JOB
Please copy, word for word, the part of the material that opens with the line containing "What is the distance between" and runs through the end of the material.

DATASET
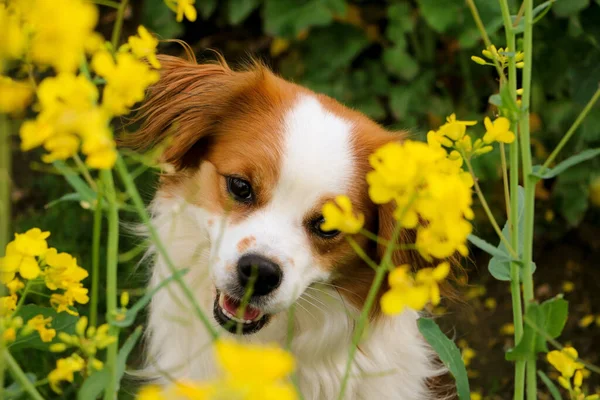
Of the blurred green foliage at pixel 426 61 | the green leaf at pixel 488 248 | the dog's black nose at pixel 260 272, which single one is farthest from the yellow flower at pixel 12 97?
the blurred green foliage at pixel 426 61

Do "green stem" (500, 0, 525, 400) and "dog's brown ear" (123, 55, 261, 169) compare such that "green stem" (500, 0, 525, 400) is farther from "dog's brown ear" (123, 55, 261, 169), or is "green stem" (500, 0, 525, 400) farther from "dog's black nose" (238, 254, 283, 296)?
"dog's brown ear" (123, 55, 261, 169)

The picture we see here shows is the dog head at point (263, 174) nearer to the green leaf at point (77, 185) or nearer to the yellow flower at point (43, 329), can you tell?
the yellow flower at point (43, 329)

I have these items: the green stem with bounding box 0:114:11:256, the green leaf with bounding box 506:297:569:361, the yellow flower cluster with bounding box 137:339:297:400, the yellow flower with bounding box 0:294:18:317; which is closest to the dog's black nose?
the yellow flower with bounding box 0:294:18:317

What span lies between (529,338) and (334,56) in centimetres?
264

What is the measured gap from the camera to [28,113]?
4.06 m

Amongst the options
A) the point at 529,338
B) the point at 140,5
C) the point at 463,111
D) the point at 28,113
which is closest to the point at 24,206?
the point at 28,113

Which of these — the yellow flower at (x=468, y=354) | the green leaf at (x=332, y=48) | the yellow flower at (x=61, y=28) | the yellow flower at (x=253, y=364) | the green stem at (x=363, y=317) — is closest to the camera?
the yellow flower at (x=253, y=364)

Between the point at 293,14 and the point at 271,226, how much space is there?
1.86 m

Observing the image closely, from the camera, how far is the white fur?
6.93 feet

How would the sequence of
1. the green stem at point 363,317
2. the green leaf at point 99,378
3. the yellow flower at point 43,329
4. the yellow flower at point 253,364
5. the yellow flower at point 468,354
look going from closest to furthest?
the yellow flower at point 253,364
the green stem at point 363,317
the green leaf at point 99,378
the yellow flower at point 43,329
the yellow flower at point 468,354

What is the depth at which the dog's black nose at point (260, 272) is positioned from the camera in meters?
2.00

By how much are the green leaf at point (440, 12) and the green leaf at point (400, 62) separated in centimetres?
21

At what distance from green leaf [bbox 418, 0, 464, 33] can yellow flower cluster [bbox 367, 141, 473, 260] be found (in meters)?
2.66

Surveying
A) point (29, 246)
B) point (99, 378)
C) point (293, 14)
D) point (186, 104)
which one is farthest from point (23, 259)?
point (293, 14)
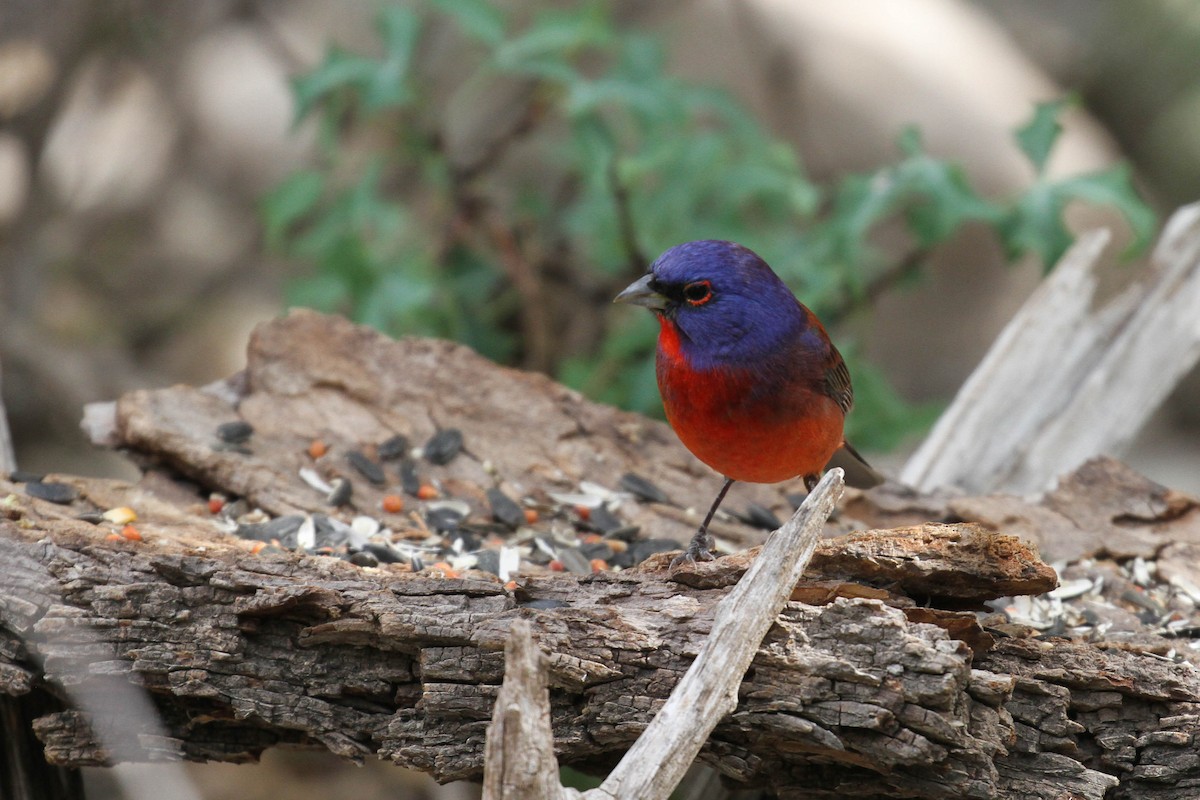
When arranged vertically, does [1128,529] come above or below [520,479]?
above

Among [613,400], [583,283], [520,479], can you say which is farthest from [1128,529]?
[583,283]

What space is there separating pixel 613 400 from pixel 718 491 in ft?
5.42

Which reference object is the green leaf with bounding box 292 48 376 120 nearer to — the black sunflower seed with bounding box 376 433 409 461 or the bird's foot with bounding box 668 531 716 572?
the black sunflower seed with bounding box 376 433 409 461

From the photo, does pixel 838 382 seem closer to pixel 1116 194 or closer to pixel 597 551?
pixel 597 551

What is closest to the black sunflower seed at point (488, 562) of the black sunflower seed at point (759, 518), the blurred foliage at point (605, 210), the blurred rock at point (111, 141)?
the black sunflower seed at point (759, 518)

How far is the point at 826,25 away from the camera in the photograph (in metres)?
8.88

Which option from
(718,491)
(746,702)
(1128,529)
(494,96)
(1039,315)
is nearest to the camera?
(746,702)

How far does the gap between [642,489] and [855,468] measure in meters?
0.82

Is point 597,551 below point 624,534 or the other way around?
below

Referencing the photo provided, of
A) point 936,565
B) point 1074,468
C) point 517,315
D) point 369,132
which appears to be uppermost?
point 369,132

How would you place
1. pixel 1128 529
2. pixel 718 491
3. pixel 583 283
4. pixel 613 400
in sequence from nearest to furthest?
pixel 1128 529 → pixel 718 491 → pixel 613 400 → pixel 583 283

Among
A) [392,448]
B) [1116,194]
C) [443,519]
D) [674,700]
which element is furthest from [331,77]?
[674,700]

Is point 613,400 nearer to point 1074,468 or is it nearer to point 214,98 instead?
point 1074,468

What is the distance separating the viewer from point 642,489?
483 centimetres
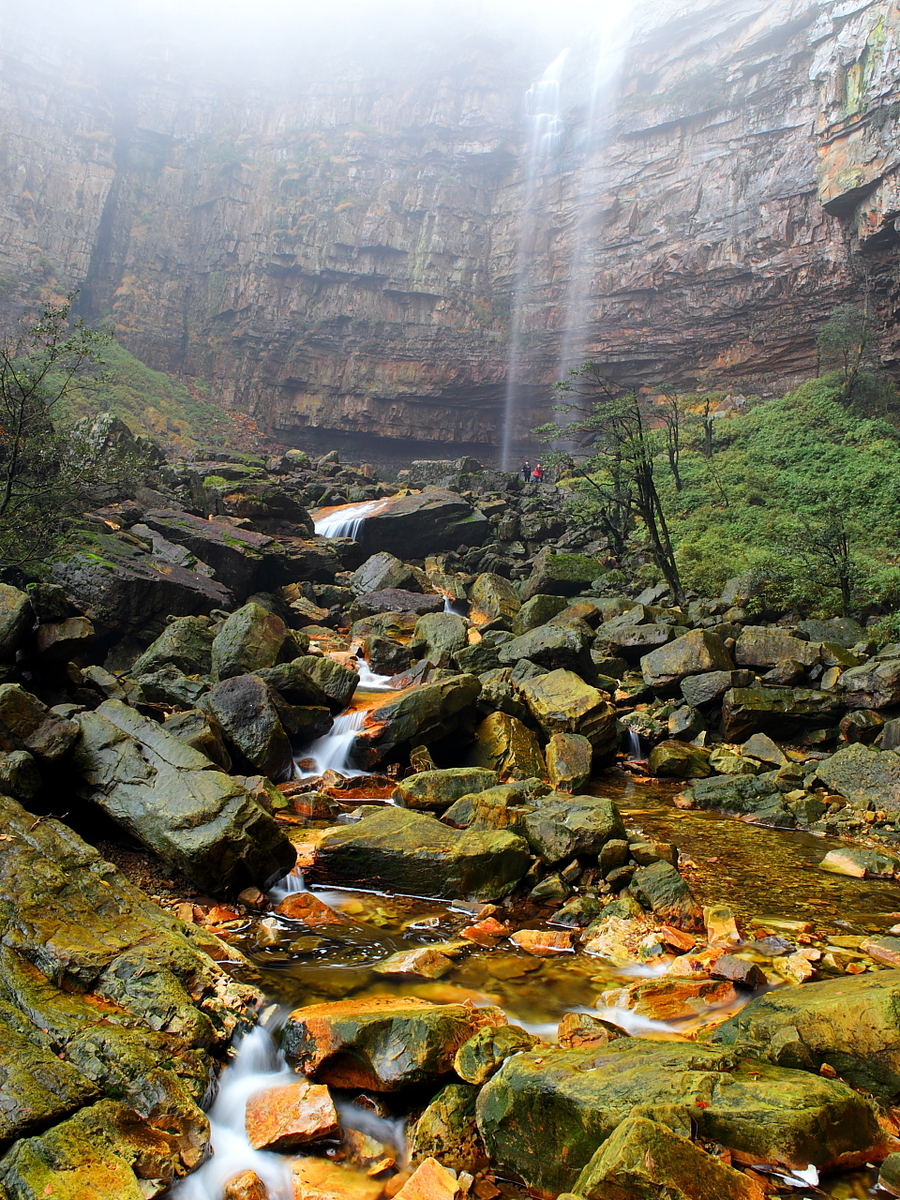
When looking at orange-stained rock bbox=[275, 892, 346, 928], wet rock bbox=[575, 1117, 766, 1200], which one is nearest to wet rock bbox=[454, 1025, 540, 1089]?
wet rock bbox=[575, 1117, 766, 1200]

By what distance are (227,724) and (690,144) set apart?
40.5 meters

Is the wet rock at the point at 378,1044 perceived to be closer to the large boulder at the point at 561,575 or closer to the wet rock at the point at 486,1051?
the wet rock at the point at 486,1051

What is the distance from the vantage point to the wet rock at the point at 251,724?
25.5 ft

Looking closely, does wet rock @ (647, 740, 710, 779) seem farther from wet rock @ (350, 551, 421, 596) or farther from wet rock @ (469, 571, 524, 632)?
wet rock @ (350, 551, 421, 596)

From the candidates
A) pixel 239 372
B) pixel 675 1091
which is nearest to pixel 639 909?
pixel 675 1091

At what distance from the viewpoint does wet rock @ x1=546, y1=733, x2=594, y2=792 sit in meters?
8.48

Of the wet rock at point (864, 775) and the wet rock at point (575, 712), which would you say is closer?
the wet rock at point (864, 775)

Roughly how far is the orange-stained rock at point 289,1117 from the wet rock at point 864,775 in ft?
22.8

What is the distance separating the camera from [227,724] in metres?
7.89

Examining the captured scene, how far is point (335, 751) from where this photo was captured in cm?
903

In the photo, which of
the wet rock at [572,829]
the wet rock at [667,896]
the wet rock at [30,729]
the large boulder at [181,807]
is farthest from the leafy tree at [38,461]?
the wet rock at [667,896]

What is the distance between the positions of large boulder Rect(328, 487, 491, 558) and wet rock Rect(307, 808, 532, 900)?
50.6 ft

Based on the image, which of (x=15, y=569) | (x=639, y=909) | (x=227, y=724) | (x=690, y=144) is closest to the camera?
(x=639, y=909)

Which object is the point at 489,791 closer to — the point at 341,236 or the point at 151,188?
the point at 341,236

SOLUTION TO THIS EXERCISE
What is the distance between the positions of large boulder Rect(328, 487, 491, 558) and wet rock Rect(307, 808, 532, 900)?
50.6 ft

Based on the image, which of (x=15, y=569) | (x=639, y=909) | (x=227, y=724) | (x=690, y=144) is closest to the camera?
(x=639, y=909)

Which object is the point at 489,791 closer to — the point at 341,236 or the point at 151,188?
the point at 341,236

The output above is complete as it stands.